• PROBLEM TO WORK ON: Repeat every line below exactly, word for word.

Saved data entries

┄┄┄┄┄┄┄┄┄┄┄┄┄┄┄┄┄┄┄┄

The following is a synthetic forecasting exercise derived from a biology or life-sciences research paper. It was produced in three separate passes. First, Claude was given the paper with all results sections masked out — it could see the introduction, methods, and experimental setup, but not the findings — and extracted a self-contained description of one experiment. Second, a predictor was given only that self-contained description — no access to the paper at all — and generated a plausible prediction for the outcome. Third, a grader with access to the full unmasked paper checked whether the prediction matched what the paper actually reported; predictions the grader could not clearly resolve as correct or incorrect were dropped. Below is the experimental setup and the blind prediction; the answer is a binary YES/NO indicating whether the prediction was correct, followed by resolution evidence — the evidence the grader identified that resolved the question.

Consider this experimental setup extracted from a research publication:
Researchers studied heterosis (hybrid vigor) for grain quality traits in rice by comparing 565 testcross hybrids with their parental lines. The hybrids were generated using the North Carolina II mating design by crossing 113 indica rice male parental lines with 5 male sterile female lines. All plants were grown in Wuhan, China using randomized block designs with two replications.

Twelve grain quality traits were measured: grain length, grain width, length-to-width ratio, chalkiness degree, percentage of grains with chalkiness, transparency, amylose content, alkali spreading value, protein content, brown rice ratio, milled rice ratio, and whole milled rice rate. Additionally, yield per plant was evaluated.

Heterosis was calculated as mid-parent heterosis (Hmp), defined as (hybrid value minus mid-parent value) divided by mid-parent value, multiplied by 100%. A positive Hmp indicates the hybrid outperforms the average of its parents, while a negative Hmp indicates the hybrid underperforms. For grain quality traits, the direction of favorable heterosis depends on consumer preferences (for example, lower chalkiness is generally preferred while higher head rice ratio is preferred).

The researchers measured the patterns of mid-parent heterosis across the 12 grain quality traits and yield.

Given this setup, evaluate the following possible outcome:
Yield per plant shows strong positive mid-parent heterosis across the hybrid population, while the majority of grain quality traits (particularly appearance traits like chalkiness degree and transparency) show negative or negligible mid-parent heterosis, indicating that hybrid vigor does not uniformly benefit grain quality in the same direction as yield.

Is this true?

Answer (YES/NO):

┄┄┄┄┄┄┄┄┄┄┄┄┄┄┄┄┄┄┄┄

• ANSWER TO THE EXERCISE:
The following is a synthetic forecasting exercise derived from a biology or life-sciences research paper. It was produced in three separate passes. First, Claude was given the paper with all results sections masked out — it could see the introduction, methods, and experimental setup, but not the findings — and extracted a self-contained description of one experiment. Second, a predictor was given only that self-contained description — no access to the paper at all — and generated a plausible prediction for the outcome. Third, a grader with access to the full unmasked paper checked whether the prediction matched what the paper actually reported; predictions the grader could not clearly resolve as correct or incorrect were dropped. Below is the experimental setup and the blind prediction; the answer is a binary YES/NO indicating whether the prediction was correct, followed by resolution evidence — the evidence the grader identified that resolved the question.

Consider this experimental setup extracted from a research publication:
Researchers studied heterosis (hybrid vigor) for grain quality traits in rice by comparing 565 testcross hybrids with their parental lines. The hybrids were generated using the North Carolina II mating design by crossing 113 indica rice male parental lines with 5 male sterile female lines. All plants were grown in Wuhan, China using randomized block designs with two replications.

Twelve grain quality traits were measured: grain length, grain width, length-to-width ratio, chalkiness degree, percentage of grains with chalkiness, transparency, amylose content, alkali spreading value, protein content, brown rice ratio, milled rice ratio, and whole milled rice rate. Additionally, yield per plant was evaluated.

Heterosis was calculated as mid-parent heterosis (Hmp), defined as (hybrid value minus mid-parent value) divided by mid-parent value, multiplied by 100%. A positive Hmp indicates the hybrid outperforms the average of its parents, while a negative Hmp indicates the hybrid underperforms. For grain quality traits, the direction of favorable heterosis depends on consumer preferences (for example, lower chalkiness is generally preferred while higher head rice ratio is preferred).

The researchers measured the patterns of mid-parent heterosis across the 12 grain quality traits and yield.

Given this setup, evaluate the following possible outcome:
Yield per plant shows strong positive mid-parent heterosis across the hybrid population, while the majority of grain quality traits (particularly appearance traits like chalkiness degree and transparency) show negative or negligible mid-parent heterosis, indicating that hybrid vigor does not uniformly benefit grain quality in the same direction as yield.

Is this true?

Answer (YES/NO):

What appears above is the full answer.